The diva gave a joint interview with Placido Domingo to Die Zeit (German text, and not online). Her precondition, issued through her agency, was that she was not to be asked questions about Vladimir Putin. The paper duly reported that.
Here’s a summary of the rest of the interview for Anna-watchers.
During the first part, Domingo does nothing but praise Netrebko.
He first heard her as one of the Flower Maidens in a production of Parsifal conducted by Gergiev.
“She was the jewel of the evening, a diamond!”
He told her after the performance that she should take part in his Operalia competition.
Netrebko: “And I screamed: Never! I’m not the type for competitions. I’ve never taken part in a competition in my life.”

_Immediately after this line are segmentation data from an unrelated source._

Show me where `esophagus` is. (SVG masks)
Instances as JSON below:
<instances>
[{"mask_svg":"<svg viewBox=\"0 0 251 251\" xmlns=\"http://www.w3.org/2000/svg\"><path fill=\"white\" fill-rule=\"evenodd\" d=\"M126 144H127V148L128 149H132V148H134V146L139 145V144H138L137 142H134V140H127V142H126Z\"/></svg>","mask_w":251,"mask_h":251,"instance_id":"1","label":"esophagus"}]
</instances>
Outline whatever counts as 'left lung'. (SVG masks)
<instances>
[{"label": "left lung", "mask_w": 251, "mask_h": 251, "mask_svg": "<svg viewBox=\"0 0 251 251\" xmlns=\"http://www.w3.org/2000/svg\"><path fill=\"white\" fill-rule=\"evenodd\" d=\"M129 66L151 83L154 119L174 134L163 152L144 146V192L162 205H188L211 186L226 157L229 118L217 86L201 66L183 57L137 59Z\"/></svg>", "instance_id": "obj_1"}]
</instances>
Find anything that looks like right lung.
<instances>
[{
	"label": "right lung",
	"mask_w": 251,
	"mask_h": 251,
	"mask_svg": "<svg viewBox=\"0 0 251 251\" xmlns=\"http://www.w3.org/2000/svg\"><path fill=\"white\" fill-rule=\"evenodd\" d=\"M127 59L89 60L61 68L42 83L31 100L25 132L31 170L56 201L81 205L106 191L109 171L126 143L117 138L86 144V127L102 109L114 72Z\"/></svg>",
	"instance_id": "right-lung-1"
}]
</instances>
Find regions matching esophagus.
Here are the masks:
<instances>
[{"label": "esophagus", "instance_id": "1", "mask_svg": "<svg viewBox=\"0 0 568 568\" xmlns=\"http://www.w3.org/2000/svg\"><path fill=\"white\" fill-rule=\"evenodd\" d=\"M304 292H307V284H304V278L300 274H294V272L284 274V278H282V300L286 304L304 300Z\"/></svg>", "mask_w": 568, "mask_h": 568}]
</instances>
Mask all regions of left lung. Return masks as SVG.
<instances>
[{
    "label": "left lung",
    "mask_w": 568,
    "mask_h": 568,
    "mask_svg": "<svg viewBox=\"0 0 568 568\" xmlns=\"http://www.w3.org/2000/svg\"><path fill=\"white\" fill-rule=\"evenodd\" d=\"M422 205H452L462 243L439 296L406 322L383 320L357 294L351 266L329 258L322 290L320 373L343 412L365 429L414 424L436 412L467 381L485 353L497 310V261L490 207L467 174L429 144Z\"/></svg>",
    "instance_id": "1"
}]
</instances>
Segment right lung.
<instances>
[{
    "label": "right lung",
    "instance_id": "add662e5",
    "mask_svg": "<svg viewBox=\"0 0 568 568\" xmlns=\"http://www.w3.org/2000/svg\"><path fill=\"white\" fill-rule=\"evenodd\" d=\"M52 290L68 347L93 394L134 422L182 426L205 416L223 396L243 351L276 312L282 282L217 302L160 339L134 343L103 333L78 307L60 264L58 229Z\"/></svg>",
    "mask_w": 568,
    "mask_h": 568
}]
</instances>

While as opera chief in LA and Washington, he has cast her several times, Il Trovatore is the first time they’ve actually sung together.
Domingo: “And it won’t be the last time. As long as I was a tenor, our repertoire wasn’t compatible. I’m 30 years older than Anna, I was simply too late, something which I’ve always regretted. But now I’m a baritone. I can be Anna’s father on stage. There are lots of father roles….”
Netrebko: “I’d prefer lovers.”
Domingo: “Good, then let’s take Verdi’s Macbeth, he and Lady Macbeth aren’t a particularly nice couple. But exciting. Ever since I heard Anna Netrebko as Manon in LA, she is for me one of the most important singers of all time.”
Netrebko whispers to Domingo: “Placido, you’re talking about me all the time. This is an interview about Il Trovatore.”
Domingo: “Yes, I talk about you. And I’m talking about the calibre of a Maria Callas. And I don’t just mean the voice, but the musical intuition, the acting, your phenomenal stage presence. Just everything.”
Netrebko: “Callas is unparalleled.”
Domingo: “She was unparalleled until you came along.”
Netrebko is equally effusive about Domnigo: “Whether as a tenor or a baritone, it doesn’t matter. Placido’s is the voice of a genius. It is always beautiful, no matter in what repertoire, what language, what age. It is singing at its most perfect. Even if I don’t believe in God, his voice is a gift from above.”
She denies that the opera business is a vipers’ nest (German is Haifischbecken = tank of sharks): “That’s a silly cliche. Why should there be more scheming and plotting, more envy and jealousy than anywhere else?”
Turning to the role of Leonora in Il Trovatore, she says:
“Can I be honest? For me, Leonora is a completely phoney character. I don’t find her credible, not for a second. I don’t believe that someone can love so much that they’d give up their life. That’s total bullshit. I’m a woman of the 21st century. I’m from Russia. And I believe in survival, completely pragmatic. Hence I feel Leonora is an extraordinarily weak person. Manrico is weaker still. Aszuena, the gypsy, simply horrible. Only Luna shows any strength. But Verdi’s music is brilliant. And that is more than enough.”
Towards the very end, she says:
“We artists shouldn’t meddle in political issues.”